I am working on text clustering. I would need to plot the data using different colours.
I used kmeans
method for clustering and tf-idf
for similarity.
kmeans_labels =KMeans(n_clusters=3).fit(vectorized_text).labels_
pipeline = Pipeline([('tfidf', TfidfVectorizer())])
X = pipeline.fit_transform(X_train['Sentences']).todense()
pca = PCA(n_components=2).fit(X)
data2D = pca.transform(X)
plt.scatter(data2D[:,0], data2D[:,1])
kmeans.fit(X)
centers2D = pca.transform(kmeans.cluster_centers_)
labels=np.array([kmeans.labels_])
Currently, my output looks like: there are a few elements as it is a test.
I would need to add labels (they are strings) and differentiate dots by clusters: each cluster should have its own colour to make the reader easy to analyse the chart.

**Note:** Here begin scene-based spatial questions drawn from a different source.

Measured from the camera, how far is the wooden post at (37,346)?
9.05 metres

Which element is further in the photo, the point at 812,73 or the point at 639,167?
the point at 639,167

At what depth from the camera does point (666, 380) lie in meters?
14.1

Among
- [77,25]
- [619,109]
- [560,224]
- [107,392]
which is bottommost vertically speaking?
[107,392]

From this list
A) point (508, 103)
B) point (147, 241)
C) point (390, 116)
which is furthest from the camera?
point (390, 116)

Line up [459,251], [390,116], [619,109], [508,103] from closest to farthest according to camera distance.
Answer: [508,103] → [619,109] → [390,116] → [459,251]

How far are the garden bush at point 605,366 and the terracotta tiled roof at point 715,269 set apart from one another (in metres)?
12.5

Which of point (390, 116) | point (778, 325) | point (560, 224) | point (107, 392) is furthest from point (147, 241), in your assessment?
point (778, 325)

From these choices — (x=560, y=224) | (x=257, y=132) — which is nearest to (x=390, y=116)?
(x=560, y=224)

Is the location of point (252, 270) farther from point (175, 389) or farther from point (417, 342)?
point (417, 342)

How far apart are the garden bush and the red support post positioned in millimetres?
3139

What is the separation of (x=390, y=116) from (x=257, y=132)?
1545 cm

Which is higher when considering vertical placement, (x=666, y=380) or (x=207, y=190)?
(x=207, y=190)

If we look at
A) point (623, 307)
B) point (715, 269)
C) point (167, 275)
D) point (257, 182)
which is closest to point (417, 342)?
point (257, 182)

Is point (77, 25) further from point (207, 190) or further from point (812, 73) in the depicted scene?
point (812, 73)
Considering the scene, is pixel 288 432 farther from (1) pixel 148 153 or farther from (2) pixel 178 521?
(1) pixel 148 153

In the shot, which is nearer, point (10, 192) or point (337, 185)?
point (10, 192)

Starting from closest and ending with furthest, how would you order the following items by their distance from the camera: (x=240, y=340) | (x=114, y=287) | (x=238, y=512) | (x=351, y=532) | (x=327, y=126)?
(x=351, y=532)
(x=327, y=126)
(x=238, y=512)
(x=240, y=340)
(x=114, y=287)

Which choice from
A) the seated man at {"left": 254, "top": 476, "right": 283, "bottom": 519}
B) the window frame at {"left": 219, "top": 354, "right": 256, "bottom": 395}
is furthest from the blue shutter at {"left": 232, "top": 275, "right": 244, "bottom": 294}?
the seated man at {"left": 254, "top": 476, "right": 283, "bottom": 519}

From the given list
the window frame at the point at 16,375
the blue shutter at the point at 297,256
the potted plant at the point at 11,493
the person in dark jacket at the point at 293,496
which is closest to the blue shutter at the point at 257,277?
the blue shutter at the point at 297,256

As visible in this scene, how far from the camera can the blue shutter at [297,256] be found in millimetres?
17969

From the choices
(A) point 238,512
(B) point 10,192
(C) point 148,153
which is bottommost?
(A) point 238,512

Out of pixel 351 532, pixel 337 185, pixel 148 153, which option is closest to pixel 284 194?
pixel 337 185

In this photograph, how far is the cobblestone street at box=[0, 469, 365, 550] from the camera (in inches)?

Could you please tell me how to change my code in order to include both labels and colours? I think any example it would be great.
A sample of my dataset is (the output above was generated from a different sample):
Sentences
Where do we do list them? ...
Make me a list of the things we would need and I'll take you into town. ...
Do you have a list yet? ...
The first was a list for Howie. ...
You're not on my list tonight. ...
I'm gonna print this list on my computer, given you're always bellyaching about my writing.